Pull out each of the lines below that contains the word "separates", copying them in order.

— Start —

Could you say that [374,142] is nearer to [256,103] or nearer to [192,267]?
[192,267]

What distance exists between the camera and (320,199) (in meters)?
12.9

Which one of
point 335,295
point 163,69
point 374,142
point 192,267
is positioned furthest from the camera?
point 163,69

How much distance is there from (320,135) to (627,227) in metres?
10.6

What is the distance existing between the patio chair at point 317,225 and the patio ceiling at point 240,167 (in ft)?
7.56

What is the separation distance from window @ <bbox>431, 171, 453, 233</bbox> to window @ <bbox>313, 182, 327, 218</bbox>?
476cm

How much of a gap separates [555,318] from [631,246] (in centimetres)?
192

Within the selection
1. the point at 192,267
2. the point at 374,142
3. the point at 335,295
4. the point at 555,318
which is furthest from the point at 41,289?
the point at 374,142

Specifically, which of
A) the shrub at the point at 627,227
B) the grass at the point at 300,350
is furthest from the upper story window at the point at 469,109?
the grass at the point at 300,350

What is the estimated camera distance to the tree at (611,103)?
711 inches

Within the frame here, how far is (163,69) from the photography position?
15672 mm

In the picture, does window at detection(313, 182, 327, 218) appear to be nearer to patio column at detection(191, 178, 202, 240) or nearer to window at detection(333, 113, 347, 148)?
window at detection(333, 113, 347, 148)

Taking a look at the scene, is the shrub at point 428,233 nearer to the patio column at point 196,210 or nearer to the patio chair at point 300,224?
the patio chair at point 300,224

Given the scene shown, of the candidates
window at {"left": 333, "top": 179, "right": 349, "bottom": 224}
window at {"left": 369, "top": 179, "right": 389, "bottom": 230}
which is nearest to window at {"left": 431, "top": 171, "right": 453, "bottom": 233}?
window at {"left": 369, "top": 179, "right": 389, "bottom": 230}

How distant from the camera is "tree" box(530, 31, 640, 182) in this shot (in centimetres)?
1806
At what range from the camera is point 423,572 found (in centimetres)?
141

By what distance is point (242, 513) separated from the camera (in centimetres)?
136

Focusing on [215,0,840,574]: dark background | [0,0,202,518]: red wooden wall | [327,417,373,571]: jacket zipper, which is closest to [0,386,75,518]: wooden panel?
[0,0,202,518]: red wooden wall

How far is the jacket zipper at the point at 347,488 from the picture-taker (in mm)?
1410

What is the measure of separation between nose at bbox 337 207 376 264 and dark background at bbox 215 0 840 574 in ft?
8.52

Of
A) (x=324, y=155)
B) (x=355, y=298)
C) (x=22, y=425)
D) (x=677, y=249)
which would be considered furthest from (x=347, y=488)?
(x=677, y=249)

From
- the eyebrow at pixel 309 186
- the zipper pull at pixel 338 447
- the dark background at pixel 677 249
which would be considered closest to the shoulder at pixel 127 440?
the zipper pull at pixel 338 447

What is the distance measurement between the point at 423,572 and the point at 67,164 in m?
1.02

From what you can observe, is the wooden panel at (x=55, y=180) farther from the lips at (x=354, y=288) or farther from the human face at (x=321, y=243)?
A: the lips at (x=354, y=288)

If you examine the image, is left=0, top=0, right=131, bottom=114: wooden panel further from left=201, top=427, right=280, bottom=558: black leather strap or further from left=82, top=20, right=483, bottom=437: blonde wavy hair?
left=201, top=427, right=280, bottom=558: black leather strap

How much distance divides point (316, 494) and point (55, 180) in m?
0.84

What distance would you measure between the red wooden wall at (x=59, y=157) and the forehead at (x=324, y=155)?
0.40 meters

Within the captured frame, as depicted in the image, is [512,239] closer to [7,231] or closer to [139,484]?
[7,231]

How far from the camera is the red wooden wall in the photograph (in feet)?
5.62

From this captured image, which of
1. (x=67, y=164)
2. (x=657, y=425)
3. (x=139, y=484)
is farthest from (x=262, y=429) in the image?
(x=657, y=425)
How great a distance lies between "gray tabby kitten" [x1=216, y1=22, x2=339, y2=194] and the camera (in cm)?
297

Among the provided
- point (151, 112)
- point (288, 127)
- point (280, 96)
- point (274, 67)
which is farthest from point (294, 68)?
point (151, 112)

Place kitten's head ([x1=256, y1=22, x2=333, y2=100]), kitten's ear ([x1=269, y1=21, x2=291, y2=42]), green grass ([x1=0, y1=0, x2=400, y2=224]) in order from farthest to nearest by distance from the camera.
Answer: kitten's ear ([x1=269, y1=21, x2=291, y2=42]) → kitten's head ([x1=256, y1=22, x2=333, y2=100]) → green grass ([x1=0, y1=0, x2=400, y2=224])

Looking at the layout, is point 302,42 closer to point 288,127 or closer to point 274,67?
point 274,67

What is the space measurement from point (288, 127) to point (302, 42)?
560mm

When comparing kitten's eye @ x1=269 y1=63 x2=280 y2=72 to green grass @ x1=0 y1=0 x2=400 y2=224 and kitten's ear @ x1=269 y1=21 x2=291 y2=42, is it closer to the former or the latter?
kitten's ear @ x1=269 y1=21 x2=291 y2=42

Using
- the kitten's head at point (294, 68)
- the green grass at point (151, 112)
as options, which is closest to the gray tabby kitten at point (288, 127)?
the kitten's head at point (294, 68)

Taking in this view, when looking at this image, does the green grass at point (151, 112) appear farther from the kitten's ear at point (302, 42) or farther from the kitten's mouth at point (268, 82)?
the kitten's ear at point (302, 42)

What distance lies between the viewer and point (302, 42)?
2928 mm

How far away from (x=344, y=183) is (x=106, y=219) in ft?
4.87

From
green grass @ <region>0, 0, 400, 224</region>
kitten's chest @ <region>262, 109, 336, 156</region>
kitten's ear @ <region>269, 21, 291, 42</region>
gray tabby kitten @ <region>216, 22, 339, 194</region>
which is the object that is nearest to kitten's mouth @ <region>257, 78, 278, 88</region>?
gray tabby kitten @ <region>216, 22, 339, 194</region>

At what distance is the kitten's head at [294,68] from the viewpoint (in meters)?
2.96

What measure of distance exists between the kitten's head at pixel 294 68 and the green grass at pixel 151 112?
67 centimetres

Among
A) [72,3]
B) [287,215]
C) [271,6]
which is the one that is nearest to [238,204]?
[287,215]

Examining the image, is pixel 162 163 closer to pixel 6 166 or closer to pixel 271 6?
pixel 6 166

— End —
— Start —

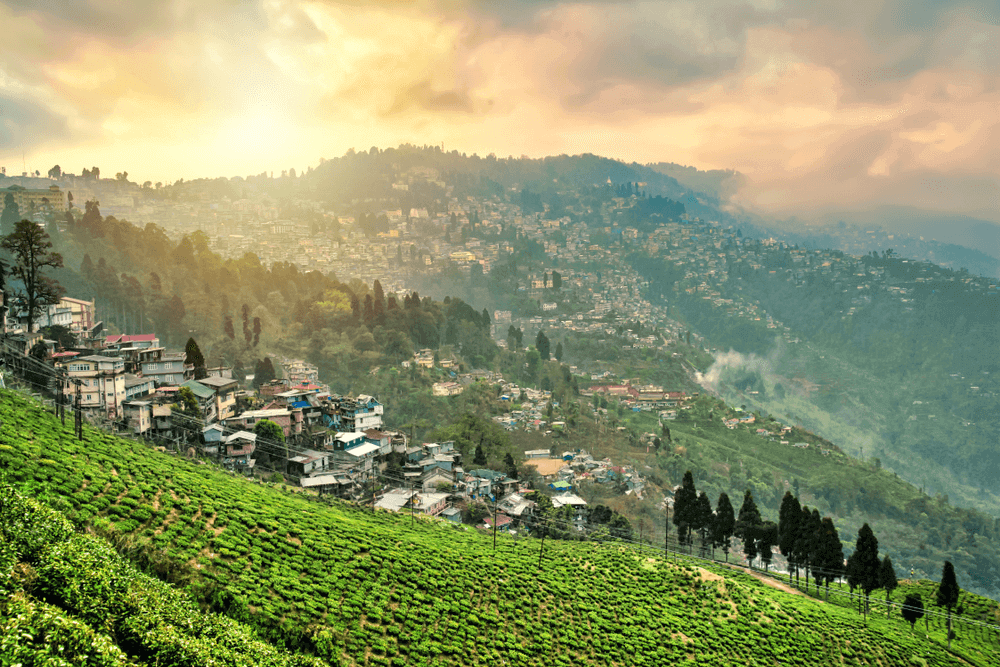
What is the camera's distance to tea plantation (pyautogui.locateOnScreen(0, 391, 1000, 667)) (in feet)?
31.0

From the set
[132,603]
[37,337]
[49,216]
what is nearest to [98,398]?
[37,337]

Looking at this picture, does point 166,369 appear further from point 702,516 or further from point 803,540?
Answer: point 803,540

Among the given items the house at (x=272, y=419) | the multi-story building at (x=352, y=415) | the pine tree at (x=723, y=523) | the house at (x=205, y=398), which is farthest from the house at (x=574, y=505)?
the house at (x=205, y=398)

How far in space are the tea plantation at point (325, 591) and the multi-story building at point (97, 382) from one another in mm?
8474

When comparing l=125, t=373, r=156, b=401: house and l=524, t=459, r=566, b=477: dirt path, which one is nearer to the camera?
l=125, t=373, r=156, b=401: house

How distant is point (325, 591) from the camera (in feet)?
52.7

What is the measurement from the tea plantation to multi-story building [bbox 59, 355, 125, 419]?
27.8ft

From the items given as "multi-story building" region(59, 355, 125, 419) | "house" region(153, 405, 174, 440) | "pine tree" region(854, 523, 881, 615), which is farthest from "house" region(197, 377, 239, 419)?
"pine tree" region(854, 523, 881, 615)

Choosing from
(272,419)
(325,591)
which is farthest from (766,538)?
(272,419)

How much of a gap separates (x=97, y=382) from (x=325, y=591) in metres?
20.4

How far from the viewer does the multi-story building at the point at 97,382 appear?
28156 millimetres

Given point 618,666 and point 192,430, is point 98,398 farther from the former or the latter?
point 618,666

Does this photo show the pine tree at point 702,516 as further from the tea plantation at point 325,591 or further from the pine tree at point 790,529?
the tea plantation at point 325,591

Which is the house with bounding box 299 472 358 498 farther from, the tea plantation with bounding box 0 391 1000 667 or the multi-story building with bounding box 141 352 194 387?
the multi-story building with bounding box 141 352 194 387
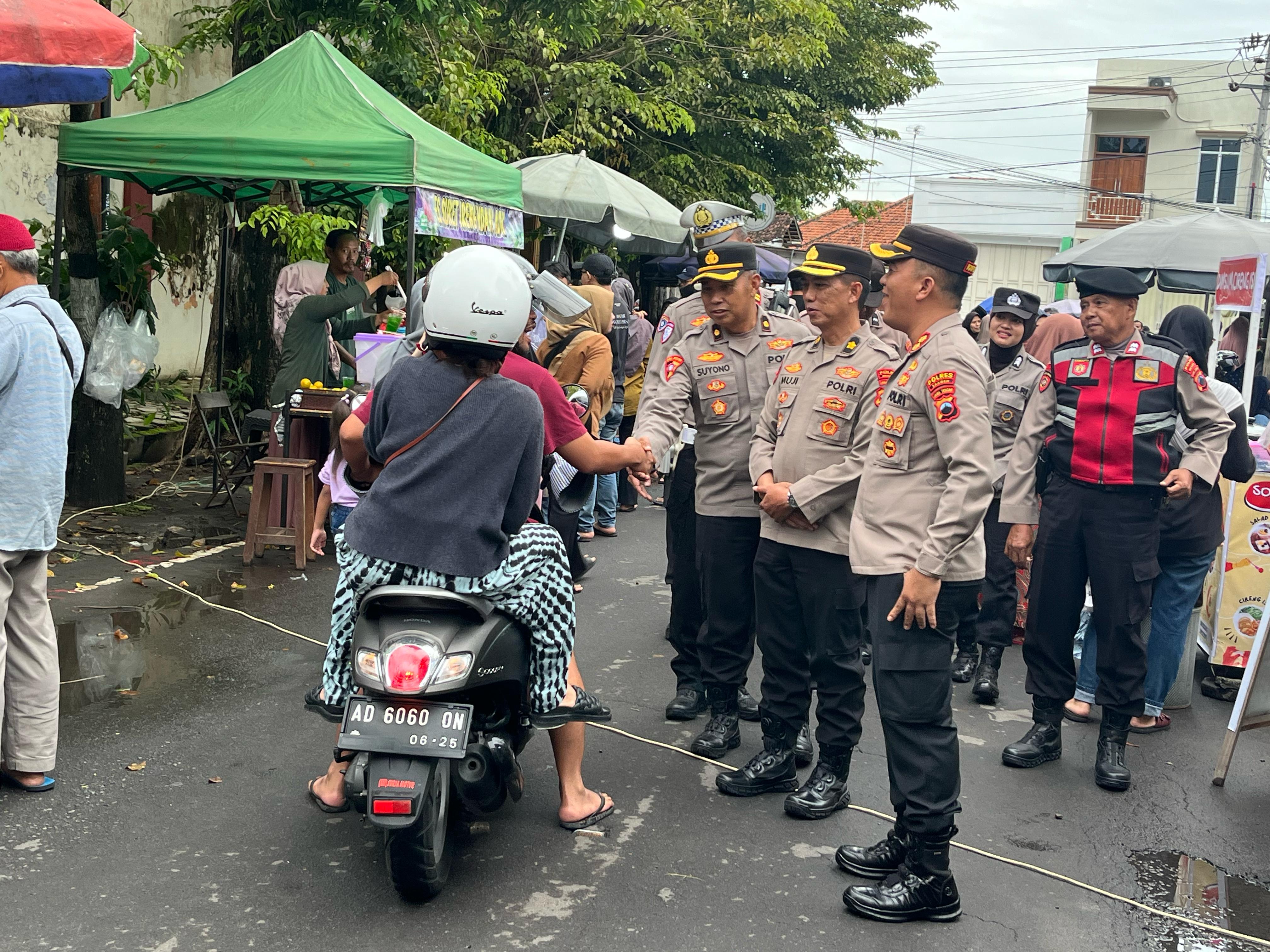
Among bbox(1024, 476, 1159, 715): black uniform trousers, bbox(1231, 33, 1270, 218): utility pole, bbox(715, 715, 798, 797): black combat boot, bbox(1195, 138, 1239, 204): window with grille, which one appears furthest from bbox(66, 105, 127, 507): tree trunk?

— End —
— Start —

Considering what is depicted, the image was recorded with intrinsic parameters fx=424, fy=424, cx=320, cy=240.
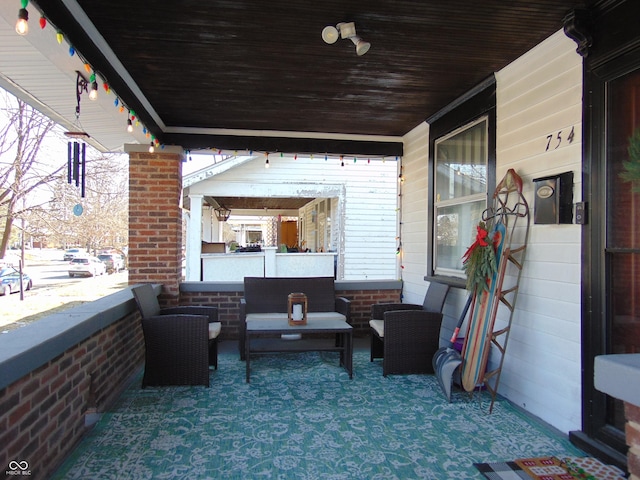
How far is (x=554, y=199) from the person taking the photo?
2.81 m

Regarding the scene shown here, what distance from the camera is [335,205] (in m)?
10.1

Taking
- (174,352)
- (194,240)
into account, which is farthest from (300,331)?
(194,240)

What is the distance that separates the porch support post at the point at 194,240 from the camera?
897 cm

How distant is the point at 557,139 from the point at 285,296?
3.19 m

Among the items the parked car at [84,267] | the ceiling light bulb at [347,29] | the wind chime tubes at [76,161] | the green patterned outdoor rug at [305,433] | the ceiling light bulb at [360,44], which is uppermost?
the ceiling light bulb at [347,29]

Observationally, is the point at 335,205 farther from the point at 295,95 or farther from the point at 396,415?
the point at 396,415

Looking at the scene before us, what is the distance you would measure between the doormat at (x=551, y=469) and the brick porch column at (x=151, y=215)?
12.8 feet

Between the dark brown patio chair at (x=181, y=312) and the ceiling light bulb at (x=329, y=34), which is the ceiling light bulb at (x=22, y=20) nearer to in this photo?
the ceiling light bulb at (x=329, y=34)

— End —

#### Response for this exercise
How much of a gap separates [555,318] from [631,246] (in centimetres)?
How much of a gap separates (x=97, y=382) from (x=325, y=591) in metres?
What is the distance that separates the porch support post at the point at 194,240 from the camera?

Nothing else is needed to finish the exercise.